Tasks to carry out:
1. On the event page, what is Melanie Cusack's job title?
2. Quote the part of the event page that opens with the words containing "Together with our" and closes with "our world has.".

Event starts:
11th November 2021 4:00 pm
Location:
Virtual

What does the legal obligation on trustees to act in the best interest of their scheme’s members mean in the context of the need to manage the world’s environmental and social challenges? Why – and how – might pension funds consider their impact on people and planet alongside seeking a financial return?

Together with our panellists Mark Walker, Chief Investment Officer at Coal Pension Trustees, Denise Le Gal, Chair of Brunel Pension Partnership and Melanie Cusack, Client Director at PTL, a provider of independent trustee and governance services, we discussed how fiduciary duty as a concept has not changed, but our world has.

Key messages from the discussion

  • Everything we invest in has impact: good or bad, sustainable or not. A fiduciary’s understanding of how to achieve the best outcomes for their members has had to shift. Ensuring financial returns now includes consideration of all sorts of new factors – new risks, in the form of urgent crises like climate change and the coronavirus, and new opportunities as well. And the importance of these factors is only going to grow. It is also a fiduciary’s duty to consider what their members expect from them as custodians of their savings and their mindset may be different if they knew whether or not their members appreciated where their money is being invested.

Items from a dataset
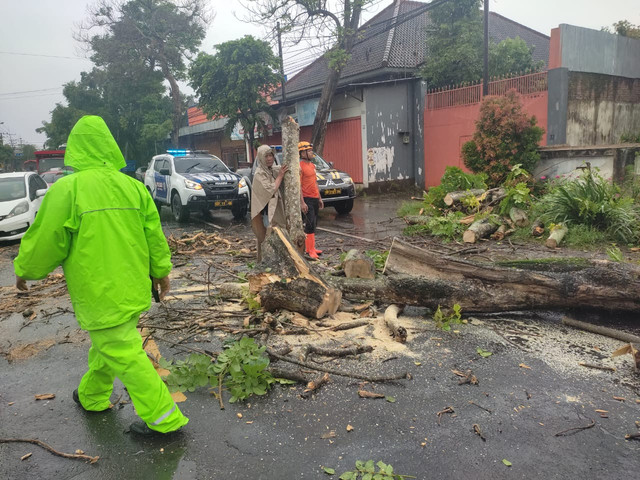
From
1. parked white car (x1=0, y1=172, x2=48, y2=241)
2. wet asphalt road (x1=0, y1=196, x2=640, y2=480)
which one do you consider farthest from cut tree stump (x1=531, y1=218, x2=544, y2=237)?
parked white car (x1=0, y1=172, x2=48, y2=241)

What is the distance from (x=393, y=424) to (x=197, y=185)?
1038 centimetres

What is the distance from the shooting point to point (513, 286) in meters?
4.43

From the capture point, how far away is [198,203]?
12.2 meters

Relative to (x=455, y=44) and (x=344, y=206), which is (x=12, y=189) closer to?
(x=344, y=206)

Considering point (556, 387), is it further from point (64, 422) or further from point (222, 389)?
point (64, 422)

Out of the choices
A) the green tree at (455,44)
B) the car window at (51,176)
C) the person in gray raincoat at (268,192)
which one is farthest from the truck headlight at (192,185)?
the car window at (51,176)

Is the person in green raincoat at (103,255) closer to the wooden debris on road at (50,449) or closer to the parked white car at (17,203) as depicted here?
the wooden debris on road at (50,449)

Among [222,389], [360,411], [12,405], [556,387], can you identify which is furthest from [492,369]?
[12,405]

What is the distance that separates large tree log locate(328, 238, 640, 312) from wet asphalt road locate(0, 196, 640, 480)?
45cm

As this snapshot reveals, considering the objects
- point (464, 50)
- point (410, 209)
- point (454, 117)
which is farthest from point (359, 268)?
point (464, 50)

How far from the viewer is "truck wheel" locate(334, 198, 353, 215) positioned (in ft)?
42.4

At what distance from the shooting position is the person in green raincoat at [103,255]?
8.63 ft

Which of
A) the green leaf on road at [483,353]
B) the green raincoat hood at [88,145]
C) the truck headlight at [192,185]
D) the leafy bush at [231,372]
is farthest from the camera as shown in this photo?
the truck headlight at [192,185]

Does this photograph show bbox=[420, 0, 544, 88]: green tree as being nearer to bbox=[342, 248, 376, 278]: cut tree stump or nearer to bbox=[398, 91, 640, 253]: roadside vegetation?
bbox=[398, 91, 640, 253]: roadside vegetation
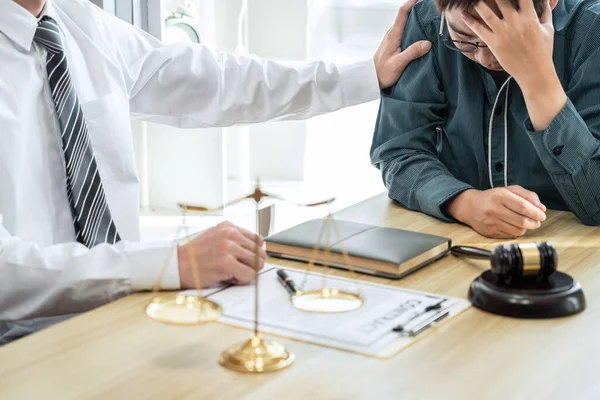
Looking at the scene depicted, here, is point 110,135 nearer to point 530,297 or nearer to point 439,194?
point 439,194

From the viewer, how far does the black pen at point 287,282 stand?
1.24 m

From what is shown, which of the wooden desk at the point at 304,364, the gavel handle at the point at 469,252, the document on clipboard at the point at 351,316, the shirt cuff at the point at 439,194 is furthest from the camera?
the shirt cuff at the point at 439,194

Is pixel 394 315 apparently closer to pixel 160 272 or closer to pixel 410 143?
pixel 160 272

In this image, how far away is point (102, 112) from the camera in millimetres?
1716

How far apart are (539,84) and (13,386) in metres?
1.05

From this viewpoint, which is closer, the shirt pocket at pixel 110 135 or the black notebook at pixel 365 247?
the black notebook at pixel 365 247

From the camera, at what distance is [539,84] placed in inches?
62.7

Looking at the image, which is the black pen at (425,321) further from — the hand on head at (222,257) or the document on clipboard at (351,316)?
the hand on head at (222,257)

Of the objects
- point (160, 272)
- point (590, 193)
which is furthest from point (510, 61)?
point (160, 272)

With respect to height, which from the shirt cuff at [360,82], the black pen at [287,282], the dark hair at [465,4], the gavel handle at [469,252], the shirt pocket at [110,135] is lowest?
the black pen at [287,282]

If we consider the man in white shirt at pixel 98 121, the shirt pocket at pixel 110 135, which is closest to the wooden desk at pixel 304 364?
the man in white shirt at pixel 98 121

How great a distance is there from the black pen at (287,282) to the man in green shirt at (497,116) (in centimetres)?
44

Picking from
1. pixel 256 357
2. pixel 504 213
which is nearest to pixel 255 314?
pixel 256 357

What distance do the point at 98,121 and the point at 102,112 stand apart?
2cm
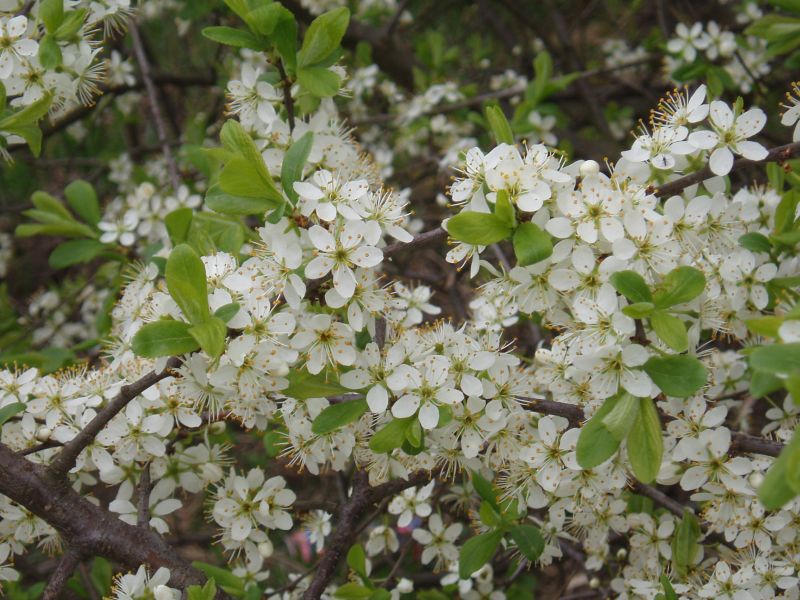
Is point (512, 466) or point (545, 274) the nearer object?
point (545, 274)

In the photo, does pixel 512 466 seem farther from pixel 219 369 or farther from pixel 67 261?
pixel 67 261

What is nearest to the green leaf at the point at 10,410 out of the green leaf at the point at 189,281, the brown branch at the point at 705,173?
the green leaf at the point at 189,281

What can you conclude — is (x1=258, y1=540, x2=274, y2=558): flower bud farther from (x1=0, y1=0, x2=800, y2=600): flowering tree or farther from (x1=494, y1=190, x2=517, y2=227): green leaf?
(x1=494, y1=190, x2=517, y2=227): green leaf

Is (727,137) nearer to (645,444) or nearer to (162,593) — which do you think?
(645,444)

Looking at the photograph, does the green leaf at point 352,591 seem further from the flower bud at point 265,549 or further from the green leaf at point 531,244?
the green leaf at point 531,244

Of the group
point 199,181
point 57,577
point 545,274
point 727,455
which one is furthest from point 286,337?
point 199,181
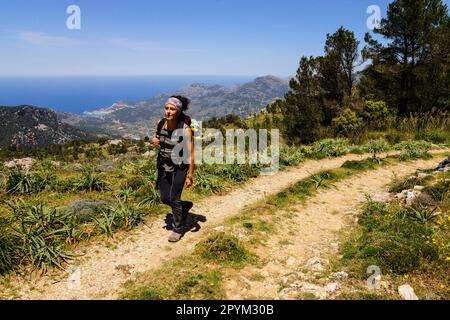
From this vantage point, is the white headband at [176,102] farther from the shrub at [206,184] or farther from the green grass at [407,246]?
the shrub at [206,184]

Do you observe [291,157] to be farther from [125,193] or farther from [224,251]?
[224,251]

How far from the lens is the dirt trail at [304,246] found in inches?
215

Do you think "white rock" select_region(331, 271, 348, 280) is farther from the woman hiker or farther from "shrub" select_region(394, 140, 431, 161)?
"shrub" select_region(394, 140, 431, 161)

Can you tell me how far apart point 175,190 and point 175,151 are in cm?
85

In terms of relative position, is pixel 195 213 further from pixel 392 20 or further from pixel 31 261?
pixel 392 20

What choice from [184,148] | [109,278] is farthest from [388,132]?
[109,278]

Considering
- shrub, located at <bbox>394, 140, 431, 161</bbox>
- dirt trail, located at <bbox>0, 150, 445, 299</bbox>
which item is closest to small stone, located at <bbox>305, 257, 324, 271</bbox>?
dirt trail, located at <bbox>0, 150, 445, 299</bbox>

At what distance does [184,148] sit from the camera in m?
6.79

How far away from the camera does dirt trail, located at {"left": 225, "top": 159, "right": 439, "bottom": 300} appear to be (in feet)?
17.9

Outputs by task:
1. Client Director at PTL

2.
Together with our panellists Mark Walker, Chief Investment Officer at Coal Pension Trustees, Denise Le Gal, Chair of Brunel Pension Partnership and Melanie Cusack, Client Director at PTL, a provider of independent trustee and governance services, we discussed how fiduciary duty as a concept has not changed, but our world has.